Agent Self-Healing

Self-healing pipeline from alert detection to autonomous repair.

Agent Self-Healing

Overview

The self-healing system automatically detects and resolves infrastructure issues without human intervention. It integrates with Prometheus for monitoring and uses AI agents for diagnosis and repair.

Healing Pipeline

Prometheus Alert → Alertmanager Webhook → Agent Runtime → Responsible Agent → Heal()

Step 1: Detection

Prometheus monitors all managed resources and fires alerts when thresholds are breached:

# Example Prometheus alert rule

  • alert: InstanceDown

  expr: up{job="instance-health"} == 0
  for: 2m
  labels:
    severity: critical
    resource_kind: Instance
  annotations:
    summary: "Instance {{ $labels.instance }} is down"

Step 2: Webhook

Alertmanager sends the alert to the Agent Runtime via webhook:

{
  "alerts": [
    {
      "status": "firing",
      "labels": {
        "alertname": "InstanceDown",
        "resource_kind": "Instance",
        "resource_id": "inst-abc123",
        "severity": "critical"
      }
    }
  ]
}

Step 3: Dispatch

The Agent Runtime maps the resource_kind to the responsible agent and calls its Heal() method with the issue details.

Step 4: Diagnosis

The agent uses the LLM to diagnose the issue by analyzing available data:

  • Resource status and recent state changes
  • Metrics history (CPU, memory, disk, network)
  • Recent logs and events
  • Provider-level information

Step 5: Repair

Based on the diagnosis, the agent generates and executes a repair plan using its tools.

Issue Types

Issue TypeDescriptionTypical Repair Actions
service_downService is unresponsive or crashedRestart service, reboot instance, failover
disk_fullDisk usage exceeds thresholdClean old logs, rotate files, expand volume
high_cpuSustained high CPU utilizationIdentify runaway process, scale up, add instances
replication_lagDatabase replica significantly behindRestart replication, rebuild replica
connection_timeoutCannot establish connectionCheck security groups, restart networking, DNS check
## Healing Policies

Healing behavior is configurable per resource kind and issue type:

{
  "resource_kind": "Instance",
  "issue_type": "service_down",
  "auto_heal": true,
  "max_retries": 3
}

When auto_heal is true, the agent attempts repair automatically up to max_retries times.
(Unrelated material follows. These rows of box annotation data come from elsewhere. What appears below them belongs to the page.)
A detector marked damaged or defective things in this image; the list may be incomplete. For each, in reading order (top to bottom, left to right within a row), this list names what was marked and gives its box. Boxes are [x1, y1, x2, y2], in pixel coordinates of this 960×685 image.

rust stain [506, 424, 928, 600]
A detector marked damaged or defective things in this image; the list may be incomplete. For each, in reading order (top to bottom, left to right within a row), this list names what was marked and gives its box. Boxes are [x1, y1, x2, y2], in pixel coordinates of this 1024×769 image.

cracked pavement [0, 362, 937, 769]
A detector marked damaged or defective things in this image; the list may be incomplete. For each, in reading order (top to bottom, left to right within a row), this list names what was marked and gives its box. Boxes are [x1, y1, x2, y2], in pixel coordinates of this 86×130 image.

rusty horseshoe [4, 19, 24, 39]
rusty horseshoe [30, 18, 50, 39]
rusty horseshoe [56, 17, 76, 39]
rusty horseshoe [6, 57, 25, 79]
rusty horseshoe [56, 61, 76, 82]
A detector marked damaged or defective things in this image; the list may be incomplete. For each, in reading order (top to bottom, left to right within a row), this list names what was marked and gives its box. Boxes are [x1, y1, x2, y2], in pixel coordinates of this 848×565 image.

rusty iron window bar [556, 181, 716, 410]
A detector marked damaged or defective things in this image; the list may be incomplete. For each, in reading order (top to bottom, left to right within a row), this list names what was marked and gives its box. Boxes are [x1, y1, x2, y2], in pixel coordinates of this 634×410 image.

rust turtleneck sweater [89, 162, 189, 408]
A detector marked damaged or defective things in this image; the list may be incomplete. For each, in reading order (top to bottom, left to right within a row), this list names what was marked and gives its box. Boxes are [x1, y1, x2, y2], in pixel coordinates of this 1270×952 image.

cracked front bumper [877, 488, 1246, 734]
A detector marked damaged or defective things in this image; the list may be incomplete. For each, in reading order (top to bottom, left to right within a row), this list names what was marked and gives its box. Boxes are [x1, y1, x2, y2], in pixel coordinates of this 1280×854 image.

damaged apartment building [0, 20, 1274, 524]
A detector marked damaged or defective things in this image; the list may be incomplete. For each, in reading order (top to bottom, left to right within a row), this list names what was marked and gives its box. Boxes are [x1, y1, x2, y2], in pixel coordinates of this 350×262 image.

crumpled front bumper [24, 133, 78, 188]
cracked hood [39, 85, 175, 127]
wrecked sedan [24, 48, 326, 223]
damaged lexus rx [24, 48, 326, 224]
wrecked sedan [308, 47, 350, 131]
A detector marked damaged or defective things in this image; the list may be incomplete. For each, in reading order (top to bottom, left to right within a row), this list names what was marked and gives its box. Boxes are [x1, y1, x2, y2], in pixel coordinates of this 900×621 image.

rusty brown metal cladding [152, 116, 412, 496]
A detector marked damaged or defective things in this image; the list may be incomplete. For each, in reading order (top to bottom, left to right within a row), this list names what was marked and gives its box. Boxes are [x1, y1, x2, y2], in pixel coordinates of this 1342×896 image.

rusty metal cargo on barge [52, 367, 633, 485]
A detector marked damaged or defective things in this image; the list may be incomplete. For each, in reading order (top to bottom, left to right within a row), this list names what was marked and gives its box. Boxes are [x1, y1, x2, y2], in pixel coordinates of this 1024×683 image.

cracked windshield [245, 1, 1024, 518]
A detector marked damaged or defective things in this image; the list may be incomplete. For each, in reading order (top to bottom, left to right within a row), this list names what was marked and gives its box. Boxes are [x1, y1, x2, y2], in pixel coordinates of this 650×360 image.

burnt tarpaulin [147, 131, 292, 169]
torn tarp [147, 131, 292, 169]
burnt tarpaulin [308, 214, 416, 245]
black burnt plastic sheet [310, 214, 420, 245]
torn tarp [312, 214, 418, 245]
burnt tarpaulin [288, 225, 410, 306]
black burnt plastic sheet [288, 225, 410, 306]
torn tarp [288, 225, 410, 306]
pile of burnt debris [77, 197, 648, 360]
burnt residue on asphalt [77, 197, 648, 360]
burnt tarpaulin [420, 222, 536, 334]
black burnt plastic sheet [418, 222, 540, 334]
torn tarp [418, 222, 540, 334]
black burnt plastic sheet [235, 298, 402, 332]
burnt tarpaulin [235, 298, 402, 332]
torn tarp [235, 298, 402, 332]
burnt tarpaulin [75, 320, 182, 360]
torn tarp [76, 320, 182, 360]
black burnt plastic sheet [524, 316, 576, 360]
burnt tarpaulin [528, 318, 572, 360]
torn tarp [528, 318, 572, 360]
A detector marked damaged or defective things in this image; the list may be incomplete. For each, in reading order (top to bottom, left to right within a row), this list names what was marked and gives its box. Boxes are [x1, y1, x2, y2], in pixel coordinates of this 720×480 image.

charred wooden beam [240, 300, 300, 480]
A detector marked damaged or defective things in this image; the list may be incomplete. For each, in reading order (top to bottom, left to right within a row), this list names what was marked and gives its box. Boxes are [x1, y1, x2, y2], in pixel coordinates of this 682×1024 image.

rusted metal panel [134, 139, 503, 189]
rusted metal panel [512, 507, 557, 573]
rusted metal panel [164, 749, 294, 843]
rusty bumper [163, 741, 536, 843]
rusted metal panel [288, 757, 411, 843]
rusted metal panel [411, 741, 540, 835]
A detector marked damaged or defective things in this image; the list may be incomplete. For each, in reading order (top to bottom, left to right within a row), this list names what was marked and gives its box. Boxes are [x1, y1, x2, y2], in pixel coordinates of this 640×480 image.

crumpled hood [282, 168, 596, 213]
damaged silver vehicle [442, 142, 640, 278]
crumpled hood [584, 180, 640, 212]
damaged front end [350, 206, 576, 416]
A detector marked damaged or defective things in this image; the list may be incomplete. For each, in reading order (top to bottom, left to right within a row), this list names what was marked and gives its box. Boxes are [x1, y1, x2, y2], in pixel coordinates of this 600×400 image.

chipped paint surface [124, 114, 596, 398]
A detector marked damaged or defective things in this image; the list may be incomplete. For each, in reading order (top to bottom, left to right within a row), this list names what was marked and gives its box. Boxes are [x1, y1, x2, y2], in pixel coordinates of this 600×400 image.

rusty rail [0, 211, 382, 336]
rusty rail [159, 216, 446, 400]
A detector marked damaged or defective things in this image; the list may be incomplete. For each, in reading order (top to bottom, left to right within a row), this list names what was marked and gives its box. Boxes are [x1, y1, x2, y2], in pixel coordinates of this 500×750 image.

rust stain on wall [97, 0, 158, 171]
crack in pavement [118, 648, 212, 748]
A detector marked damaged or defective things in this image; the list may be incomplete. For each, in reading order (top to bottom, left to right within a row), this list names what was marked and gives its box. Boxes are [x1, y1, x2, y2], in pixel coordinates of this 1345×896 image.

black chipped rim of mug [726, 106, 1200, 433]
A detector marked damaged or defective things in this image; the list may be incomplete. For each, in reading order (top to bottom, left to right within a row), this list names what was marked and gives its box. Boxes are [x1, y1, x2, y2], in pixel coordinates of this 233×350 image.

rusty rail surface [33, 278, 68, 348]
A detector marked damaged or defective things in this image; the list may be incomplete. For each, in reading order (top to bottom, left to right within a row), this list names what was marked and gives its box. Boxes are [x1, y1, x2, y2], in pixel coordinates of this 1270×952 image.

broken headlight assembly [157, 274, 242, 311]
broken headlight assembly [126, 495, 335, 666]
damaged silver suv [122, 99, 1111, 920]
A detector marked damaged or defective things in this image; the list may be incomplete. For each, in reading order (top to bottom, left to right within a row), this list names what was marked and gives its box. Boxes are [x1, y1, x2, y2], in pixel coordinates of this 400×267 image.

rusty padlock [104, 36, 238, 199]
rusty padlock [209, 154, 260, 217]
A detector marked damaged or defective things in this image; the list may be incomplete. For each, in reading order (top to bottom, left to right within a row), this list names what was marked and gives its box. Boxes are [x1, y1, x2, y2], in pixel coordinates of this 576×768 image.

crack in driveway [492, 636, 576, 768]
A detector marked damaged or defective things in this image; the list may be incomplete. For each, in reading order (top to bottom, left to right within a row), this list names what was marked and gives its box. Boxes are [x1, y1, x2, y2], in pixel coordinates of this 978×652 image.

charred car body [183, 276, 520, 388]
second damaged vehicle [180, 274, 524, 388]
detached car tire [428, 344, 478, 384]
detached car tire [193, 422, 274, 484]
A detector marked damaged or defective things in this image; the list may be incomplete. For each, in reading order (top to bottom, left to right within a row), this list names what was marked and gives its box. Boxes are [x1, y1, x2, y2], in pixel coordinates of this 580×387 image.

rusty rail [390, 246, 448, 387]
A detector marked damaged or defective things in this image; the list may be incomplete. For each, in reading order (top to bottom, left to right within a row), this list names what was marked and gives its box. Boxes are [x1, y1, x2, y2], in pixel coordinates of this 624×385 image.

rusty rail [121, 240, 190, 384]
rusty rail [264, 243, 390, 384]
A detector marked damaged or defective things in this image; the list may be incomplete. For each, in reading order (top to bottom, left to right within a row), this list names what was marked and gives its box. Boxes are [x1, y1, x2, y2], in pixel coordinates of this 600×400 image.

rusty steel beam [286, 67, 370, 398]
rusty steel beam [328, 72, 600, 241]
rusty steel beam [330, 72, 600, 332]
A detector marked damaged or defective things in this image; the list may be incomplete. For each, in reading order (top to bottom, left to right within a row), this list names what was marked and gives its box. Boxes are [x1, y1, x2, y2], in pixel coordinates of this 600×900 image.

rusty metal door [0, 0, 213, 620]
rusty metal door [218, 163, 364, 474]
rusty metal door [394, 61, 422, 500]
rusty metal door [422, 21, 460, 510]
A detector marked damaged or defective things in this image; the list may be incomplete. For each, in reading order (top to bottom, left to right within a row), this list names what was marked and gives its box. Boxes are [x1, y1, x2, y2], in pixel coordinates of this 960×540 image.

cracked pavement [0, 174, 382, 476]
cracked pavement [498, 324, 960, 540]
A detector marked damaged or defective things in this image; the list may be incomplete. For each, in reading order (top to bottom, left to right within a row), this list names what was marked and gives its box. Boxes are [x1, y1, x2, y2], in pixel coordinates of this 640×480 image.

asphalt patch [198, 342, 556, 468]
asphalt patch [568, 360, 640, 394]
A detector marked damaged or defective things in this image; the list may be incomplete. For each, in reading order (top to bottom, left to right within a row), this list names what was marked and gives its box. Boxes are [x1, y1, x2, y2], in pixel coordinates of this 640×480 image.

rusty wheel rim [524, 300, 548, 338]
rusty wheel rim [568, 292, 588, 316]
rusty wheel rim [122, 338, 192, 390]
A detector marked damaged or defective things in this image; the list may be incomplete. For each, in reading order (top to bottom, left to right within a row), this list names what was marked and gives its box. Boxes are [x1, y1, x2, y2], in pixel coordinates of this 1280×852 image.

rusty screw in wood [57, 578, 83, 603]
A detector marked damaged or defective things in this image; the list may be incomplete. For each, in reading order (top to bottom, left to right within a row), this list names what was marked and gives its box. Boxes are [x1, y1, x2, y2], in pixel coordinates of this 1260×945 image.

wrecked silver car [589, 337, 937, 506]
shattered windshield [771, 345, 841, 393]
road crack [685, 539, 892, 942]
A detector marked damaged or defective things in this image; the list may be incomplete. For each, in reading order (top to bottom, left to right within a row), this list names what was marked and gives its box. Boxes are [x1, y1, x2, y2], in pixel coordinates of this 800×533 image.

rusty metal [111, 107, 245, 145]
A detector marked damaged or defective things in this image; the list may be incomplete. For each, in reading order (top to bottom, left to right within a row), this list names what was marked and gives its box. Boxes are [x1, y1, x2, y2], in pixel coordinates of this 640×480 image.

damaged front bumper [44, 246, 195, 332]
After exhausting retries, the issue is escalated for human intervention.

When auto_heal is false, the agent generates a repair plan but waits for human approval before executing it.

Healing Example

Alert: InstanceDown for inst-abc123
Agent: instance-agent
Diagnosis: SSH connection failed. Provider reports instance is running.
           Network interface may be misconfigured.
Plan:
  1. Attempt soft reboot via provider API
  2. Wait 60s for instance to come back
  3. Verify connectivity via health check
Result: Instance recovered after soft reboot. Total healing time: 90s.